If a fatbike is the right rigid bike, depends on the type of terrain. Desert and off-piste, sure. Typical pavement touring, you likely look at 29+ wheels. 

A more old-school geometry MAY work better for touring. Yes, it is worse for single track, but may be more comfortable riding horizontally for many hours. YMMV.


----------



## mikesee (Aug 25, 2003)

I've ridden the Kokopelli a bunch of times. At least 5, maybe 6.

Given your choices I'd put a nice suspension fork on your fatbike, and add some 29 x 3" wheels/tires to it.

That way you still have decent rubber for the sandy sections, but not so much that it becomes a slog, and you don't lose the big frame bag.


----------



## rushman3 (Jan 24, 2009)

Another idea...track down a good used Trek Stache

29 x 3.00 tires, 120 fork, HT frame with lots of room.....


----------



## lentamentalisk (Jul 21, 2015)

HerrKaLeu said:


> And fully loaded, you probably don't do riding that benefits from a suspension designed to do 5' jumps.

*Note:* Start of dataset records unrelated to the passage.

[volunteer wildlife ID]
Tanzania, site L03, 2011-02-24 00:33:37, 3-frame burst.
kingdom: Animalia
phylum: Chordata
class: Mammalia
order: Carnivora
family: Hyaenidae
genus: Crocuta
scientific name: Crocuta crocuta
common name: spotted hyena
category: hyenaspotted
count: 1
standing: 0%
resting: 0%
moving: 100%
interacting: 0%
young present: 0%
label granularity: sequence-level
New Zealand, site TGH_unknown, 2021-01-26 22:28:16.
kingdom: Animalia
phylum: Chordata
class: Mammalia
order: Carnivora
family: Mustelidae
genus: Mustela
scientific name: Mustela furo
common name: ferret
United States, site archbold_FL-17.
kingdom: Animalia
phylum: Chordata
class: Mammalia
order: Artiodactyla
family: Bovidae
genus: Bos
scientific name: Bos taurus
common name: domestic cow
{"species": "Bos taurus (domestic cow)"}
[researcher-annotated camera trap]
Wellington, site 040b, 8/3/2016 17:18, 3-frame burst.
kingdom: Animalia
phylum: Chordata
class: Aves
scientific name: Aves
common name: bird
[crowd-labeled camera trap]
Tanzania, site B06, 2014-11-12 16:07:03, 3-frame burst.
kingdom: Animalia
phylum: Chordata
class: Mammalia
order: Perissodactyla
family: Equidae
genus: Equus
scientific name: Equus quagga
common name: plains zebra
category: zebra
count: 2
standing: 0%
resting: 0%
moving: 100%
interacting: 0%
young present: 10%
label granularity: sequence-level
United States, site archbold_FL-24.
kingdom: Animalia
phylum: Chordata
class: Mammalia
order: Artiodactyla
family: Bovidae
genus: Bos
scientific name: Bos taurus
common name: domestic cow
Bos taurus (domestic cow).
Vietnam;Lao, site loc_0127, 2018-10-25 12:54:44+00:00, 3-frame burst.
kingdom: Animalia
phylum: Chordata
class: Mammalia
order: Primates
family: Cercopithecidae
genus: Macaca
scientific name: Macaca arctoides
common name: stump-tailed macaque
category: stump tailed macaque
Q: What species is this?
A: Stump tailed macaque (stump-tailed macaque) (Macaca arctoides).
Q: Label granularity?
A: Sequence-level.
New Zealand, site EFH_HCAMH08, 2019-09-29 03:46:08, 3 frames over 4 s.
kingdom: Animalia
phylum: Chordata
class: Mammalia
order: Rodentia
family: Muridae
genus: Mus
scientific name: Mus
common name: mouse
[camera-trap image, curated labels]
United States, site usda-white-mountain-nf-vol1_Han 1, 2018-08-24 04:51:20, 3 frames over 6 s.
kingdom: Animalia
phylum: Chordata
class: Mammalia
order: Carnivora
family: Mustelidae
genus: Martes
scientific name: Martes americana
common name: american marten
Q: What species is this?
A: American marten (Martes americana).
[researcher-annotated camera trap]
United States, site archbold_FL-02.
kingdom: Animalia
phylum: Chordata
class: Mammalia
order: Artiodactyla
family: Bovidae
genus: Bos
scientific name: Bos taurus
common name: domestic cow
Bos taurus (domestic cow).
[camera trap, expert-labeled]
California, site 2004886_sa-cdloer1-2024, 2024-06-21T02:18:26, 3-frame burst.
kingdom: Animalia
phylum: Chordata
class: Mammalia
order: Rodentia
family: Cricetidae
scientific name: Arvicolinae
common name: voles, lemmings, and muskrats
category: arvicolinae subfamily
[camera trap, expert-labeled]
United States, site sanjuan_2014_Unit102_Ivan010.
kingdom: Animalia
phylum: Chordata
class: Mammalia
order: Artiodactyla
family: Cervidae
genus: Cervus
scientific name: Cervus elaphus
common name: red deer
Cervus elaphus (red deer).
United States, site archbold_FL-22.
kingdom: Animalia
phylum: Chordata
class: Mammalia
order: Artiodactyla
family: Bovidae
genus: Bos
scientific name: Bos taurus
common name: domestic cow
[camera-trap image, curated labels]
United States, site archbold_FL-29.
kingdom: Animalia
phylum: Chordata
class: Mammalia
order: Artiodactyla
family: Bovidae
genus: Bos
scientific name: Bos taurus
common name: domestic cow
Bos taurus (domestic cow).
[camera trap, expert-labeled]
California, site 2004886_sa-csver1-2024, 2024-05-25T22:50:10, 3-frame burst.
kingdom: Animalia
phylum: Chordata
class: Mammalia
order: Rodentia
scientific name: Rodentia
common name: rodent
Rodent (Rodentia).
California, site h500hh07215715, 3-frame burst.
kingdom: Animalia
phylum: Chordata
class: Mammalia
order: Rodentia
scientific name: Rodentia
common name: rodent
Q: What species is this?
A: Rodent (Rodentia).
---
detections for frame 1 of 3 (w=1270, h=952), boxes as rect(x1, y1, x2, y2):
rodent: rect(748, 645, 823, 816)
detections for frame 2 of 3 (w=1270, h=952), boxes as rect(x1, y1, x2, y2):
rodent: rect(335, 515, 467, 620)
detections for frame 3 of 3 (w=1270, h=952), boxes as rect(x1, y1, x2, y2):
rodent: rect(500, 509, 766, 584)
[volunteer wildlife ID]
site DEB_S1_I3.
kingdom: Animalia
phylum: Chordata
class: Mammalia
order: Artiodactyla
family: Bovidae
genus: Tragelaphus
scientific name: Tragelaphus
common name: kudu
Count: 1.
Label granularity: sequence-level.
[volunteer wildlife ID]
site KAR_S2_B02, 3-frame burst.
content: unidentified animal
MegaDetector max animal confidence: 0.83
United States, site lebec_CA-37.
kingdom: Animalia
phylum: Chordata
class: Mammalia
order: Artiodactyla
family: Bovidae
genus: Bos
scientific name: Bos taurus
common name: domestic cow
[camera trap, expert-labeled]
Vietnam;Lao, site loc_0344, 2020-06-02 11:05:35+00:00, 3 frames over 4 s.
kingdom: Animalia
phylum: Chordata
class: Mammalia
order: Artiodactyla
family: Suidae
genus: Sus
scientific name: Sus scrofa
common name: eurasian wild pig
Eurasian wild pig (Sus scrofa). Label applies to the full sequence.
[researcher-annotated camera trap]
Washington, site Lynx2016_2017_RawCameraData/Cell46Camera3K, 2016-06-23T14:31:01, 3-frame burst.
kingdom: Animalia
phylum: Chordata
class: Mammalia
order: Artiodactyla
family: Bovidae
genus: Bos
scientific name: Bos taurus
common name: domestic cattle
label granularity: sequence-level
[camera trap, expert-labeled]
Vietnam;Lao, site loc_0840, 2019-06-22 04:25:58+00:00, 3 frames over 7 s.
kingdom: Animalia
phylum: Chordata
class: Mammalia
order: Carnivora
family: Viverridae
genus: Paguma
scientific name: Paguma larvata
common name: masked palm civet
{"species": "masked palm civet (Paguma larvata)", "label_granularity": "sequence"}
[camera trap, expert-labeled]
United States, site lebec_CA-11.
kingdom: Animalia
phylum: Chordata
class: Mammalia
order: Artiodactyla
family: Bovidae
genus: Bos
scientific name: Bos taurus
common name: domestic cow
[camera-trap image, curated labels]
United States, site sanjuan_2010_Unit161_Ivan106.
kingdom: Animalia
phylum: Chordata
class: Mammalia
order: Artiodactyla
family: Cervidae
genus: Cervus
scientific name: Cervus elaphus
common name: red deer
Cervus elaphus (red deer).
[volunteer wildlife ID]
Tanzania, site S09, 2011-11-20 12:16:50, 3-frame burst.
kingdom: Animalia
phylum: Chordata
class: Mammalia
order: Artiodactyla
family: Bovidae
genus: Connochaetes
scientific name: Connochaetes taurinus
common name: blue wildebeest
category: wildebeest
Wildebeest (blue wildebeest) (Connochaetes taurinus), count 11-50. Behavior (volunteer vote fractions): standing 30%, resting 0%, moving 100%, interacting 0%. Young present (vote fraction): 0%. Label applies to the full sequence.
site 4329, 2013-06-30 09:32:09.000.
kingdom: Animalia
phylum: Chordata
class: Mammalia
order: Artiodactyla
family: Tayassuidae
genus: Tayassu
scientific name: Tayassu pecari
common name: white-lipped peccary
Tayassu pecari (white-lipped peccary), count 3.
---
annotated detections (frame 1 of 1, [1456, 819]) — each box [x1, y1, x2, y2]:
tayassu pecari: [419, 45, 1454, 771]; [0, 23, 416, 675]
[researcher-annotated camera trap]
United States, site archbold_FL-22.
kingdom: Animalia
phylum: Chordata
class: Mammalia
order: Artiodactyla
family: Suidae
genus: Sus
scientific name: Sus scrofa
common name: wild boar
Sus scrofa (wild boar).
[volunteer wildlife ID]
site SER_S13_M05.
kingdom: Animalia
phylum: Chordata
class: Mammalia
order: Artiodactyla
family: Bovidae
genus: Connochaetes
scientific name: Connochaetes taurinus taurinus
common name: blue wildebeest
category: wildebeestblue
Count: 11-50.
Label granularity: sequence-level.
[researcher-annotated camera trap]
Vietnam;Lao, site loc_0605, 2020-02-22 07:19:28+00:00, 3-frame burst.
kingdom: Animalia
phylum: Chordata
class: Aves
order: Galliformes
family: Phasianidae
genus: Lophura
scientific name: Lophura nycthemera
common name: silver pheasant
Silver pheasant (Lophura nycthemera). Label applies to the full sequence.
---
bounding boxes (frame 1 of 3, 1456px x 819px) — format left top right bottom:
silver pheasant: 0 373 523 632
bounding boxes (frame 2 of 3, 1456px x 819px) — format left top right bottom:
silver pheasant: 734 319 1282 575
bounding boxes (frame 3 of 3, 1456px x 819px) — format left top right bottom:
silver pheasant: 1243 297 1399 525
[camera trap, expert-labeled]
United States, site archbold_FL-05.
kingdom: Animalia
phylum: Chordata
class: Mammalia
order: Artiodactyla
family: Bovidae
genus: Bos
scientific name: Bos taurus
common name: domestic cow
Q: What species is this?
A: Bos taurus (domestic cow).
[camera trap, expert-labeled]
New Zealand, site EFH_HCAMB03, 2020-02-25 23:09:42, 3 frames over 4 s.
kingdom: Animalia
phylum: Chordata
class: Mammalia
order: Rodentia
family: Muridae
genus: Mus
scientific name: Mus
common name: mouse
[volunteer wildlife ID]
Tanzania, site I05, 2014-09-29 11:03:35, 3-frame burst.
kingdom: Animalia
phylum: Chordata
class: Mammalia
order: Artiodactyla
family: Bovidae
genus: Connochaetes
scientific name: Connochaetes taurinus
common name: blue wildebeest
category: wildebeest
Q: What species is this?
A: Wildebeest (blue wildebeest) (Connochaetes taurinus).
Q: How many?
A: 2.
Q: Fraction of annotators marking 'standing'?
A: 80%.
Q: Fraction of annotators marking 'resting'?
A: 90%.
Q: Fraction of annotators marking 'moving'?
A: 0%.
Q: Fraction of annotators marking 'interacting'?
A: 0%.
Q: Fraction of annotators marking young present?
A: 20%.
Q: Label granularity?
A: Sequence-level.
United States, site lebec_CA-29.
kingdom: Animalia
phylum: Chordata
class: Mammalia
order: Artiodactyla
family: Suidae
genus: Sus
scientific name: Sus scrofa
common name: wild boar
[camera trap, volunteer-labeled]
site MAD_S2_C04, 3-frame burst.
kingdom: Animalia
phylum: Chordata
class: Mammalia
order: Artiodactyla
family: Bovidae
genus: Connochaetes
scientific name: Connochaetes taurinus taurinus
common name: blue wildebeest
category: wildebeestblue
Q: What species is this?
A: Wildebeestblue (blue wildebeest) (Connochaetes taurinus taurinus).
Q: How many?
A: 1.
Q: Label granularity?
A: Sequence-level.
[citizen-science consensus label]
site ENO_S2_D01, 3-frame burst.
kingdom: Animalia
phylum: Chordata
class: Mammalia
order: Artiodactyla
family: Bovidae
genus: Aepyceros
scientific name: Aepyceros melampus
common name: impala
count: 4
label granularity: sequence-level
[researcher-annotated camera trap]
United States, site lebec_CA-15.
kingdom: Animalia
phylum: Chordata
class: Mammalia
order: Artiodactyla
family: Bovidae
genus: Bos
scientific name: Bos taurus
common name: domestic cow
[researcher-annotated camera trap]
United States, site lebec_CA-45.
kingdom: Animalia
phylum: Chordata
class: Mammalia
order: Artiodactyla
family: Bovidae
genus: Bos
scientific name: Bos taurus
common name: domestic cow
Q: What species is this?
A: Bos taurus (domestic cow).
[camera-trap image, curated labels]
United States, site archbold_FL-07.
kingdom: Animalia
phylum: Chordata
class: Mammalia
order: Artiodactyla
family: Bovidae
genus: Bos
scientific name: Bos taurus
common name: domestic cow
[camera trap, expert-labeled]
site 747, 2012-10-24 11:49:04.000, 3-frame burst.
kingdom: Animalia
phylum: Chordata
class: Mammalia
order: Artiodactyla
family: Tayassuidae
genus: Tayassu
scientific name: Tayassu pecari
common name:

I've been struggling with this one. I've got a full squish Salsa Horsethief and I like to shred. It has a reasonably big triangle that I put all my water in, but still, I find my bikepacking load to leave too much on my back to really enjoy jumps and drops. During the summer when I've got fewer layers and generally pack less redundancy, I can make it work, but in the shoulder seasons, as temps start dropping, it just isn't very fun to ride with all that weight on my back.

That said, I'm looking at getting an OMM rack to mount on the rear triangle. If I can even get just 3-5lbs off my back, that could make enough of a difference.

I'll also note that how much you can fit on your bike is HIGHLY dependent on how tall you are and how much travel and dropper you have. At 5'9", with a 29er, medium travel, and a substantial dropper, I've got just 2" between seat rails and tire. Meanwhile all those 6'5" giants out there riding 27.5 XC bikes still have room for a saddle bag.


----------



## MoShroom (Dec 2, 2020)

lentamentalisk said:


> I've been struggling with this one. I've got a full squish Salsa Horsethief and I like to shred. It has a reasonably big triangle that I put all my water in, but still, I find my bikepacking load to leave too much on my back to really enjoy jumps and drops. During the summer when I've got fewer layers and generally pack less redundancy, I can make it work, but in the shoulder seasons, as temps start dropping, it just isn't very fun to ride with all that weight on my back.
> 
> That said, I'm looking at getting an OMM rack to mount on the rear triangle. If I can even get just 3-5lbs off my back, that could make enough of a difference.
> 
> I'll also note that how much you can fit on your bike is HIGHLY dependent on how tall you are and how much travel and dropper you have. At 5'9", with a 29er, medium travel, and a substantial dropper, I've got just 2" between seat rails and tire. Meanwhile all those 6'5" giants out there riding 27.5 XC bikes still have room for a saddle bag.


I run a revelate vole seat pack with a 150mm dropper and was having issues with my rear tire hitting the bag on big hits. I put a wolf tooth valais on the dropper for the bag limiting it's travel to around 125mm and I was able to solve that problem. Might not work for you, I am 5-11 with 120mm travel, but might be worth looking into if you don't mind having limited travel on your dropper. I can cram a lot into that little seat pack. (3-5lbs)


----------